*Task brief*. All the data should be repeated exactly. Any image in it is left out.

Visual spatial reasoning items
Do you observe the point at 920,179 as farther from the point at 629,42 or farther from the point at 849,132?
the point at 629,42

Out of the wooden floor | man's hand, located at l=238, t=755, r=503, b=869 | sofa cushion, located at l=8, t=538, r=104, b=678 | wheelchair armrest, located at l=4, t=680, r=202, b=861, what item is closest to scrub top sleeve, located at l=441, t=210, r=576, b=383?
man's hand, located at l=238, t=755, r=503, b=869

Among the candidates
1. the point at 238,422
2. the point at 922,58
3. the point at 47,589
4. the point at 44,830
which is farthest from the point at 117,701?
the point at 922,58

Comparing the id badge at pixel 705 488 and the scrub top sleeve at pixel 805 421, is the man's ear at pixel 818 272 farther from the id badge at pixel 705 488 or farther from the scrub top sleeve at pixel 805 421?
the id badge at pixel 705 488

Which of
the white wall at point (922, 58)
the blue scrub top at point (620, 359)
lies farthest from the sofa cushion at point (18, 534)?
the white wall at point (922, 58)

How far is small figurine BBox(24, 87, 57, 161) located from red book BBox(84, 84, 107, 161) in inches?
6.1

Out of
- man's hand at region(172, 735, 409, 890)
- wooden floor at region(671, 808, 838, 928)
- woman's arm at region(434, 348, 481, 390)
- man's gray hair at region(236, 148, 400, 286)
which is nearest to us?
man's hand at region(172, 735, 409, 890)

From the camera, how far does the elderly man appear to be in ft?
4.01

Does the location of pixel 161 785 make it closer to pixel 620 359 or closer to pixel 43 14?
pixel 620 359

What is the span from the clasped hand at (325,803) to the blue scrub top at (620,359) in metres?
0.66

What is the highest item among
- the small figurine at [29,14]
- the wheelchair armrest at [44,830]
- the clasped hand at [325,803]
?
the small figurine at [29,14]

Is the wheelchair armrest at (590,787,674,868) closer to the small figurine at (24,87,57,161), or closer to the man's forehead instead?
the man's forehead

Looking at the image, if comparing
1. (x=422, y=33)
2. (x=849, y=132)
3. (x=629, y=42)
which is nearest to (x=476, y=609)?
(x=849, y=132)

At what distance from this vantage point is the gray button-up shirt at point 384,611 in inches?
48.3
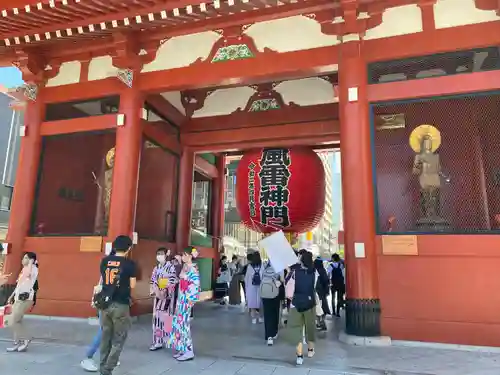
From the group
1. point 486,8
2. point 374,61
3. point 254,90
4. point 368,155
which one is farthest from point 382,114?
point 254,90

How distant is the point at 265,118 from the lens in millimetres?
9422

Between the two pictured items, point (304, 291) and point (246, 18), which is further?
point (246, 18)

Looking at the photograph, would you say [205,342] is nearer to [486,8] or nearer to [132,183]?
[132,183]

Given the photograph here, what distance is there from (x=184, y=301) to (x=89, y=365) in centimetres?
125

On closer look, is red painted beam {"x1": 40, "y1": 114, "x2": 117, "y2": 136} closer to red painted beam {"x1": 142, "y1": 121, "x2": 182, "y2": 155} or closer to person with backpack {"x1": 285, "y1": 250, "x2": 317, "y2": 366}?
red painted beam {"x1": 142, "y1": 121, "x2": 182, "y2": 155}

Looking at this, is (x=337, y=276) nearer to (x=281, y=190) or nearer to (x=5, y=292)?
(x=281, y=190)

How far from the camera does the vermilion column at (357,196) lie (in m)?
5.61

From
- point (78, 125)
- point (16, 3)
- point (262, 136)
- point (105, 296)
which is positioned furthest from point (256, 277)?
point (16, 3)

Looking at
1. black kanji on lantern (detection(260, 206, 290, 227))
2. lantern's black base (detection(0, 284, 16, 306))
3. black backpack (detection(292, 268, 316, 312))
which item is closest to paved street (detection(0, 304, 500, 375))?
black backpack (detection(292, 268, 316, 312))

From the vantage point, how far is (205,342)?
559cm

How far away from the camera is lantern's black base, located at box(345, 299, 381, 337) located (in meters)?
5.54

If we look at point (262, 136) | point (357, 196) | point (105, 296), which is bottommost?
point (105, 296)

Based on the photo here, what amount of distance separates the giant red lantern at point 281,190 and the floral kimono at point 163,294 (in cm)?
297

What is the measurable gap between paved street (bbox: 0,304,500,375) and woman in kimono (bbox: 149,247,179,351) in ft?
0.80
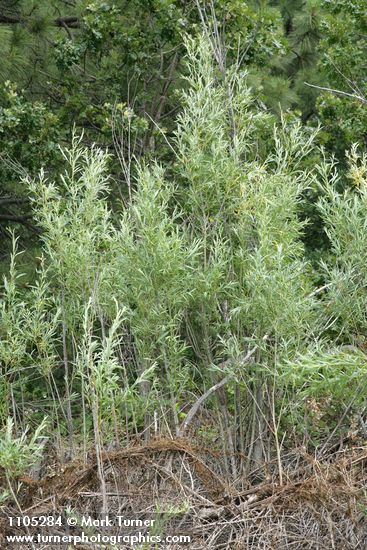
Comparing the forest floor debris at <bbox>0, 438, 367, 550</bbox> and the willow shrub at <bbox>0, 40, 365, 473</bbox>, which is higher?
the willow shrub at <bbox>0, 40, 365, 473</bbox>

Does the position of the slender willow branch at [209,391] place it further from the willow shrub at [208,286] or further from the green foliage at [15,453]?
the green foliage at [15,453]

*Solution to this exercise*.
Do you observe the point at 920,179 as farther from the point at 629,42 or farther from the point at 849,132?
the point at 629,42

Out of the wooden floor | man's hand, located at l=238, t=755, r=503, b=869 | sofa cushion, located at l=8, t=538, r=104, b=678 | wheelchair armrest, located at l=4, t=680, r=202, b=861, what item is closest to scrub top sleeve, located at l=441, t=210, r=576, b=383?
man's hand, located at l=238, t=755, r=503, b=869

Among the candidates
1. the point at 238,422
2. the point at 922,58
3. the point at 47,589
4. the point at 44,830
which is farthest from the point at 117,701?
the point at 922,58

Comparing the id badge at pixel 705 488 and the scrub top sleeve at pixel 805 421, is the man's ear at pixel 818 272 farther from the id badge at pixel 705 488 or farther from the scrub top sleeve at pixel 805 421?
the id badge at pixel 705 488

Which of
the white wall at point (922, 58)
the blue scrub top at point (620, 359)
lies farthest from the sofa cushion at point (18, 534)?
the white wall at point (922, 58)

How far is small figurine BBox(24, 87, 57, 161) located from red book BBox(84, 84, 107, 161) in inches?
6.1

Out of
- man's hand at region(172, 735, 409, 890)
- wooden floor at region(671, 808, 838, 928)
- woman's arm at region(434, 348, 481, 390)
- man's gray hair at region(236, 148, 400, 286)
which is nearest to us?
man's hand at region(172, 735, 409, 890)

From the camera, how far does the elderly man appear to be in ft?
4.01

Does the location of pixel 161 785 make it closer to pixel 620 359 or closer to pixel 43 14?
pixel 620 359

What is the span from the clasped hand at (325,803) to the blue scrub top at (620,359) in metres?
0.66

What is the highest item among
- the small figurine at [29,14]
- the wheelchair armrest at [44,830]
- the clasped hand at [325,803]
?
the small figurine at [29,14]

Is the wheelchair armrest at (590,787,674,868) closer to the small figurine at (24,87,57,161), or closer to the man's forehead instead?
the man's forehead

Looking at the image, if comparing
1. (x=422, y=33)
2. (x=849, y=132)
3. (x=629, y=42)
which is nearest to (x=476, y=609)?
(x=849, y=132)

At what distance from this vantage point is the gray button-up shirt at point 384,611 in inches?
48.3
From the group
1. point 486,8
2. point 374,61
3. point 254,90
4. point 368,155
which one is farthest from point 382,114?
point 254,90

How distant is the point at 265,118 from the lens in millimetres?
9422

Between the two pictured items, point (304, 291) and point (246, 18), which is further?
point (246, 18)

Looking at the photograph, would you say [205,342] is nearer to [486,8] or nearer to [132,183]?
[132,183]

Given the photograph here, what distance is there from (x=184, y=301) to (x=89, y=365) in centimetres?
125

On closer look, is red painted beam {"x1": 40, "y1": 114, "x2": 117, "y2": 136} closer to red painted beam {"x1": 142, "y1": 121, "x2": 182, "y2": 155} or closer to person with backpack {"x1": 285, "y1": 250, "x2": 317, "y2": 366}?
red painted beam {"x1": 142, "y1": 121, "x2": 182, "y2": 155}

Looking at this, is (x=337, y=276) nearer to (x=281, y=190) or nearer to (x=5, y=292)?
(x=281, y=190)

How far from the camera does the vermilion column at (357,196) lie (in m)?
5.61

From
- point (78, 125)
- point (16, 3)
- point (262, 136)
- point (105, 296)
which is positioned furthest from point (256, 277)?
point (16, 3)

Looking at
1. black kanji on lantern (detection(260, 206, 290, 227))
2. lantern's black base (detection(0, 284, 16, 306))
3. black backpack (detection(292, 268, 316, 312))
which item is closest to paved street (detection(0, 304, 500, 375))?
black backpack (detection(292, 268, 316, 312))

From the vantage point, how far is (205,342)?
559cm

How far away from the camera is lantern's black base, located at box(345, 299, 381, 337) located (in meters)?
5.54

If we look at point (262, 136) | point (357, 196) | point (105, 296), which is bottommost?
point (105, 296)

Based on the photo here, what amount of distance separates the giant red lantern at point 281,190 and the floral kimono at point 163,294 (in cm)?
297

What is the measurable gap between paved street (bbox: 0,304,500,375) and woman in kimono (bbox: 149,247,179,351) in ft?
0.80
Comparing the forest floor debris at <bbox>0, 438, 367, 550</bbox> and the willow shrub at <bbox>0, 40, 365, 473</bbox>, which is higher?
the willow shrub at <bbox>0, 40, 365, 473</bbox>

Does the position of the slender willow branch at [209,391] place it further from the willow shrub at [208,286] or further from the green foliage at [15,453]?
the green foliage at [15,453]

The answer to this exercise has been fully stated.